Selection:
Although the Indy professes to be a forum for “exploring new ideas and diverse opinions,” most of the writers and commenters opposed the charter and the school plan, and many opposed the Jones Library renovation/expansion project.
The Indy’s mission statement says, “We are committed to a rigorous separation of reporting from commentary.” It has published over 3,000 articles by 267 contributors, and aims to publish 24 to 36 articles a week, half of them news, Keene said.
Their most-viewed article was “Amherst residents demand end to local mask mandates” on Feb. 11, while the second-most was about black squirrels and the fourth-most about a family of bears, Keene said. The third-most and fifth-most viewed concerned the Jones Library project.
Sarah Marshall and I started The Amherst Current a year ago. We provided extensive coverage of last November’s election, and have offered many posts explaining local issues. I have recently written posts on famous writers who lived in Amherst and this multi-part history of Amherst journalism over the last 45 years. I’m not providing more details here, because regular Current readers already know what we do, and because Sarah and I will have more information about the blog in a first-anniversary post next week.

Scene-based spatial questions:

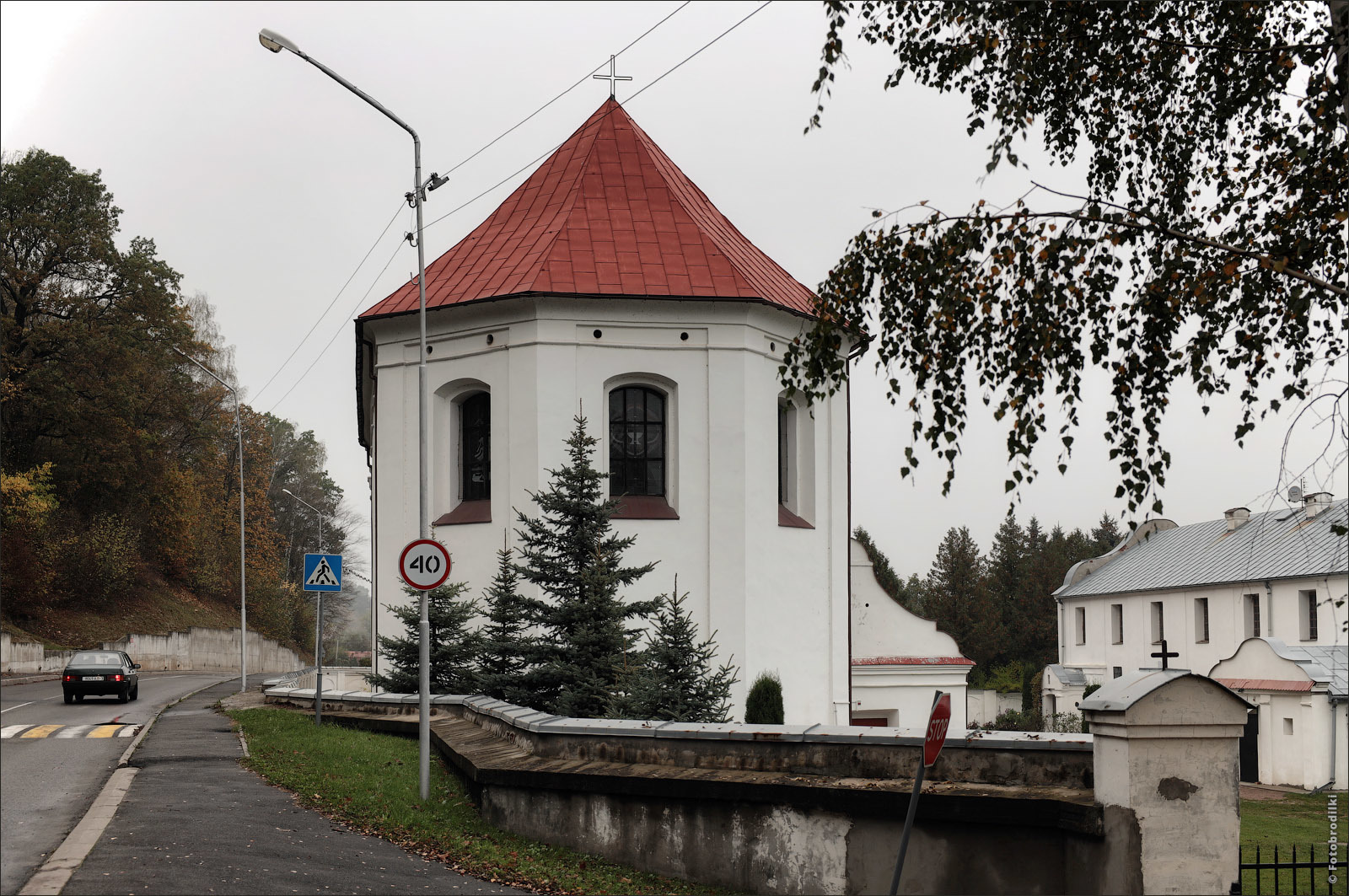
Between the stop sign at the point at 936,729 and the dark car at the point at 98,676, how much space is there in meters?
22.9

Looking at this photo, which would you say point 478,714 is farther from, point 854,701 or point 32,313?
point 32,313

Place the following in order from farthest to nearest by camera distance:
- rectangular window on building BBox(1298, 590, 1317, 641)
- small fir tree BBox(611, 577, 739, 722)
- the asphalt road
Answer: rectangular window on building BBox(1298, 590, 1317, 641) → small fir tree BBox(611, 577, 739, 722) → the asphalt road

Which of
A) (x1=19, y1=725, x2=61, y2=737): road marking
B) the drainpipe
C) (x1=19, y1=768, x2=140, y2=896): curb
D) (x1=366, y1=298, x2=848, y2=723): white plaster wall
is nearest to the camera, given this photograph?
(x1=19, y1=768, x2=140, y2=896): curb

* * *

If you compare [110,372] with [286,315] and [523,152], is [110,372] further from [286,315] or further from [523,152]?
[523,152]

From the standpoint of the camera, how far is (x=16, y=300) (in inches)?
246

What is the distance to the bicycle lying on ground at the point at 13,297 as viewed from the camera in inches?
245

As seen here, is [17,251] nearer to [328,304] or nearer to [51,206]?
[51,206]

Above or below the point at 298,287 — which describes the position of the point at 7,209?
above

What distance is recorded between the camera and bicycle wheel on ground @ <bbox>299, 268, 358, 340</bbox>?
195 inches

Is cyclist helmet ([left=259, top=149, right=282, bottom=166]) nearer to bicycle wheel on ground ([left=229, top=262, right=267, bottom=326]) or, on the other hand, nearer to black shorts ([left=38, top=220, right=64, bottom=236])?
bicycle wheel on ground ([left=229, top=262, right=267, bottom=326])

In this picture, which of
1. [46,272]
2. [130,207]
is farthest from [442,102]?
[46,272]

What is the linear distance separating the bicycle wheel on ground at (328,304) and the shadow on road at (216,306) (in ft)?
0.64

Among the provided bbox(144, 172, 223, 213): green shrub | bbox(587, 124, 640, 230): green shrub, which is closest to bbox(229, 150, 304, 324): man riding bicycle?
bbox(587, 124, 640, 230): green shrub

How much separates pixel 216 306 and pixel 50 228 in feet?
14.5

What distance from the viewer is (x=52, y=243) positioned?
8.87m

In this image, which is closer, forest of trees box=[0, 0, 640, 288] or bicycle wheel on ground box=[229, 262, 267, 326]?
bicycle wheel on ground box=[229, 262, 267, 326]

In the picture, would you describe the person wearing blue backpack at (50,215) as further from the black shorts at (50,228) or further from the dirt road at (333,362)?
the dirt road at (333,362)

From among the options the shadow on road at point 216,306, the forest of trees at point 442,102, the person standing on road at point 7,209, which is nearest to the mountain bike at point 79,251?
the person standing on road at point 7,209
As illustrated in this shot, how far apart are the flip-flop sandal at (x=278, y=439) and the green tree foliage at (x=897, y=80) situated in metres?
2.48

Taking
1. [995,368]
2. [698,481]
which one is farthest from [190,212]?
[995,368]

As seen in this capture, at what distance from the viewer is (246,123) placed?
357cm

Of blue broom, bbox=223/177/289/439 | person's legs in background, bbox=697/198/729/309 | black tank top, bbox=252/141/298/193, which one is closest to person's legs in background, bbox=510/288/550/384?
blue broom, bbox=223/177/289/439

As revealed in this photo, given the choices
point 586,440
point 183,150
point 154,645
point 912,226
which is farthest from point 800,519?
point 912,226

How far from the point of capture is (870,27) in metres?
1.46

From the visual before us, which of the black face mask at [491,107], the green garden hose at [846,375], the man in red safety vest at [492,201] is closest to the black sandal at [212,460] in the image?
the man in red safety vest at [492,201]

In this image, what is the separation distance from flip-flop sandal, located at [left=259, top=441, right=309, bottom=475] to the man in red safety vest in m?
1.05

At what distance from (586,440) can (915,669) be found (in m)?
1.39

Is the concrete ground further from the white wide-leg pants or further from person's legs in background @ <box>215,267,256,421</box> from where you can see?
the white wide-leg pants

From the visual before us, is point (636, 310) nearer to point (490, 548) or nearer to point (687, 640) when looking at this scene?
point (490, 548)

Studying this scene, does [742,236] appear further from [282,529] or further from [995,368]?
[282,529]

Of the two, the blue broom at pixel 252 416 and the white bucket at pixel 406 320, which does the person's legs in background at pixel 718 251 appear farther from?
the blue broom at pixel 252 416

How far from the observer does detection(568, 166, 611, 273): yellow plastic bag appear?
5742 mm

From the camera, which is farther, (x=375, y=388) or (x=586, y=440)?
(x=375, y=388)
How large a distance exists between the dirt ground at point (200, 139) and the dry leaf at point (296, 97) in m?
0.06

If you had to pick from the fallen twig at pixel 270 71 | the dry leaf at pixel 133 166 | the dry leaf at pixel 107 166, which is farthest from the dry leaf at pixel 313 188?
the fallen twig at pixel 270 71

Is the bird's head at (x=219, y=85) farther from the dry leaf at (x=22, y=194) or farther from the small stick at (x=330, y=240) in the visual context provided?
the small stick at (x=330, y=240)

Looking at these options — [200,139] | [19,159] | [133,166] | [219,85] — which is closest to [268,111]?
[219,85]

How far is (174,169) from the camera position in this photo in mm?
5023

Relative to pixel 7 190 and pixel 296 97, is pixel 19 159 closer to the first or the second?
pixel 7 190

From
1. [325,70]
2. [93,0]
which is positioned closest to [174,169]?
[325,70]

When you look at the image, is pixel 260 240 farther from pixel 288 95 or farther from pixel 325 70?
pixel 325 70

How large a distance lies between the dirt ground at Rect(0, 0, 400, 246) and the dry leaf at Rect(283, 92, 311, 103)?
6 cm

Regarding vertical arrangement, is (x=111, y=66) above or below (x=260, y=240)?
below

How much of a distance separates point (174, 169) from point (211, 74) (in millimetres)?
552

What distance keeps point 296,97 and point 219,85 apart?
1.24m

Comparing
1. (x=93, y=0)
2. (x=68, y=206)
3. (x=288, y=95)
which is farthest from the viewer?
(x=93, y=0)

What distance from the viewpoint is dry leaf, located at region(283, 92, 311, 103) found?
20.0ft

...

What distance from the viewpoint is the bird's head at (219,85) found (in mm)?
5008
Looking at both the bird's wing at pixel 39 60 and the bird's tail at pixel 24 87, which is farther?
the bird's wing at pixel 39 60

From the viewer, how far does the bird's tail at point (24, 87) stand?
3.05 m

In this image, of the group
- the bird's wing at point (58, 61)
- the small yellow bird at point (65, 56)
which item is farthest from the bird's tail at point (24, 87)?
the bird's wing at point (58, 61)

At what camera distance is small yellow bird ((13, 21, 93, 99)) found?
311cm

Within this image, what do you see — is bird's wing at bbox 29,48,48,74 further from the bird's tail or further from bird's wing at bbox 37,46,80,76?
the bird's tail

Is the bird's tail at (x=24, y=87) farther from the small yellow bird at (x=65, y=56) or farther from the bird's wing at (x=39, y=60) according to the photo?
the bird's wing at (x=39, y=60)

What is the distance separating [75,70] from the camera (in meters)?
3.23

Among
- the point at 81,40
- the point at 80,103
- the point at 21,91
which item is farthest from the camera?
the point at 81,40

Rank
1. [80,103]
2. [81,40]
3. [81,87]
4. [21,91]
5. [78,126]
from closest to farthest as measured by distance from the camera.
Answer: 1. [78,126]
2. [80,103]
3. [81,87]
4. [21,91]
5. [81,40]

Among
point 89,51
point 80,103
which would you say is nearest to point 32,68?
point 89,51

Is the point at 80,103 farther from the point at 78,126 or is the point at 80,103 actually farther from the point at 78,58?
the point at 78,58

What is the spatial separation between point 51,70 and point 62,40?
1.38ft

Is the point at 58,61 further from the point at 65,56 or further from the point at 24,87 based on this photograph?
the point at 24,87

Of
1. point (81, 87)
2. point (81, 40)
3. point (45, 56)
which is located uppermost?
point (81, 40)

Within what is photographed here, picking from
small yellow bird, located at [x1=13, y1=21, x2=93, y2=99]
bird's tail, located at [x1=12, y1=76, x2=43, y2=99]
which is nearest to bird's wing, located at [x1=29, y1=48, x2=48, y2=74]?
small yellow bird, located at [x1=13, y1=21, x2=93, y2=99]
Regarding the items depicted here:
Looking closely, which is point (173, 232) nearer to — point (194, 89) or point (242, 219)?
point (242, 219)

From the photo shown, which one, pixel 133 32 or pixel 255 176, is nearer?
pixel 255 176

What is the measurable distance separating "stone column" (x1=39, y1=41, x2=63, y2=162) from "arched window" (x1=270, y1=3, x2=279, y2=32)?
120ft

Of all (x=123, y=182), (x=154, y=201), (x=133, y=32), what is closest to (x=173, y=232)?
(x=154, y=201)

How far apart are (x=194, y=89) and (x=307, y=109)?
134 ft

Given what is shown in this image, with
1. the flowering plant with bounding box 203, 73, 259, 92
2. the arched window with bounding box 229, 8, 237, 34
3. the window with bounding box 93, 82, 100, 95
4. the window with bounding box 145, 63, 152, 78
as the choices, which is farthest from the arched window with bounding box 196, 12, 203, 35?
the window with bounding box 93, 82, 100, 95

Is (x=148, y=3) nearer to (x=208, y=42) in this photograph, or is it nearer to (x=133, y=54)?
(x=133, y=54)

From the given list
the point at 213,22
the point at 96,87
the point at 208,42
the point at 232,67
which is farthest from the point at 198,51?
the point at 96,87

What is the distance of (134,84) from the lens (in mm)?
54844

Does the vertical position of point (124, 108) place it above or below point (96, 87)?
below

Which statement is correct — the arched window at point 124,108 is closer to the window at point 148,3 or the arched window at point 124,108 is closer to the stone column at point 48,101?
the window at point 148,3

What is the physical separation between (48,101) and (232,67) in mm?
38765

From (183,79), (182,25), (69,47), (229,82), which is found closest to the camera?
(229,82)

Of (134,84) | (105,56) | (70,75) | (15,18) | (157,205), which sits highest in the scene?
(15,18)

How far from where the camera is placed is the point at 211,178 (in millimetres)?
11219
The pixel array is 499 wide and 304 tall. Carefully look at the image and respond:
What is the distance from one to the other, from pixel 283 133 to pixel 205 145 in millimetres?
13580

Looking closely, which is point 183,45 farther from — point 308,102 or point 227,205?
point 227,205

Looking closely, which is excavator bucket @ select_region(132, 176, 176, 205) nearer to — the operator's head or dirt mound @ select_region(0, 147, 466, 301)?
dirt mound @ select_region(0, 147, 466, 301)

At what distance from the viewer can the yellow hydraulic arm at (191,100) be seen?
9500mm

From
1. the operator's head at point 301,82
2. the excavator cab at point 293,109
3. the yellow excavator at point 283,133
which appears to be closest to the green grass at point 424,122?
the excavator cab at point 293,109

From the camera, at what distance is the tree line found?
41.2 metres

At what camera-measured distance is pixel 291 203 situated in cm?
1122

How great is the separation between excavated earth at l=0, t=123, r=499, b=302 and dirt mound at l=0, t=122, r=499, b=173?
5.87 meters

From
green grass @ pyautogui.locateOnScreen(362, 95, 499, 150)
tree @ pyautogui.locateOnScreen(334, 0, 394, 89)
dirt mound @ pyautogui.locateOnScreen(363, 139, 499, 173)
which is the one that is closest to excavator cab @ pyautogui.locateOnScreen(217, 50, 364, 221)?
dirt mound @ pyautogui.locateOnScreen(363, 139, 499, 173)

To-do list:
1. Reproduce the passage on Amherst journalism word for word, starting at "Sarah Marshall and" and ending at "post next week.".
2. List every local matter that the passage on Amherst journalism says writers and commenters at the Indy opposed.

Exercise responses:
1.
Sarah Marshall and I started The Amherst Current a year ago. We provided extensive coverage of last November’s election, and have offered many posts explaining local issues. I have recently written posts on famous writers who lived in Amherst and this multi-part history of Amherst journalism over the last 45 years. I’m not providing more details here, because regular Current readers already know what we do, and because Sarah and I will have more information about the blog in a first-anniversary post next week.

2.
- the charter
- the school plan
- the Jones Library renovation/expansion project